Not this year. It was so refreshing to see the arts appreciated by brands and activated for what they can be – truly creative platforms on which to talk to an intelligent and passionate audience.

One reason for this is that brands are embracing digital technology and social media to engage audiences. Arts sponsorships often suffer in the numbers game. It used to be the case that a theatre could only sell all its seats once – not any more. Social media, streaming and live broadcasts have opened up fantastic opportunities for audience reach.

I loved Samsung and the Royal Shakespeare Company’s creativity – it used rap star Professor Green to play with Shakespearian language in a virtual reality app and series of YouTube films alongside a schools programme.

But it couldn’t beat Swarovski’s sponsorship of Savage Beauty which was a masterclass in fit and integration. Lee McQueen had used Swarovski crystals and bespoke materials in his collections since 1999 and Swarovski opened up their archive providing 30 stellar pieces.

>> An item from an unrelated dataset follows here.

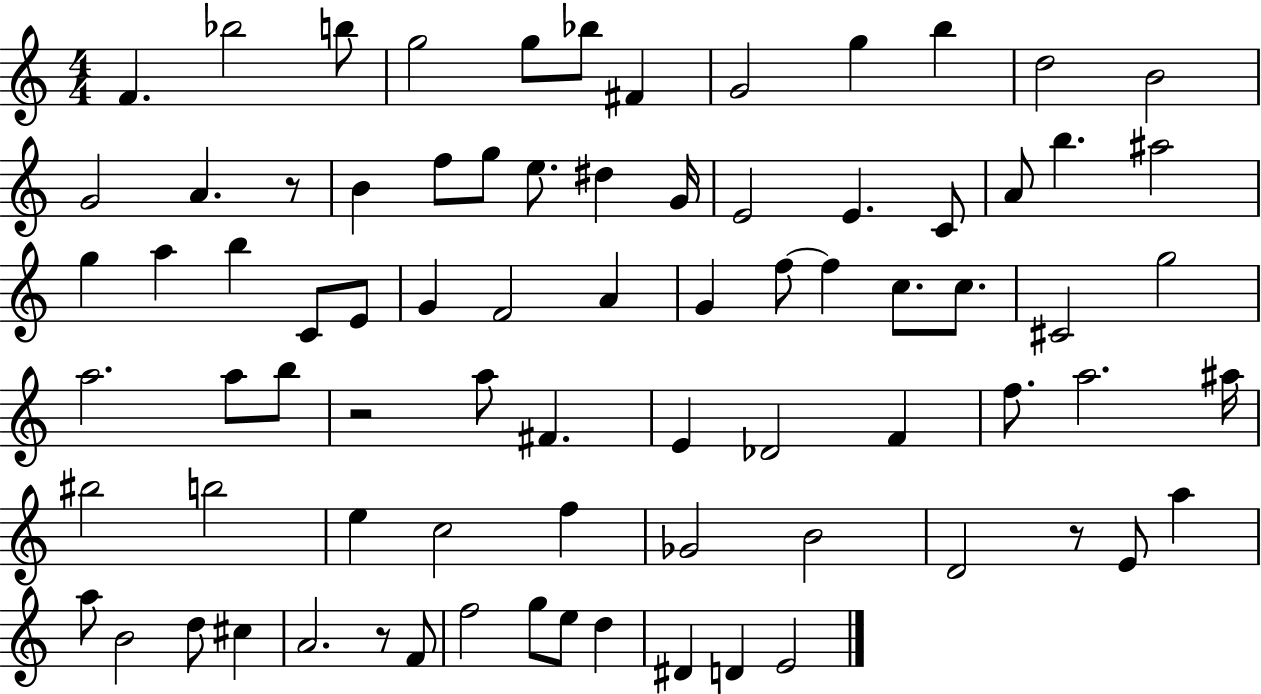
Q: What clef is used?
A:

They also worked hard to activate the sponsorship promoting craftsmanship, innovation and technology through a student competition with Central St Martins, periscope broadcasts and interactive Blippar content promoted via fold-out limited edition Nick Knight posters. They followed through in store and on line with films and supporting content, really engaged the fashion media and even managed to get the V&A shop to sell their crystal.

Wonderful to see the collaborative attitude and inspirational approach of the designer carried through to the partnership itself. Well done everyone involved.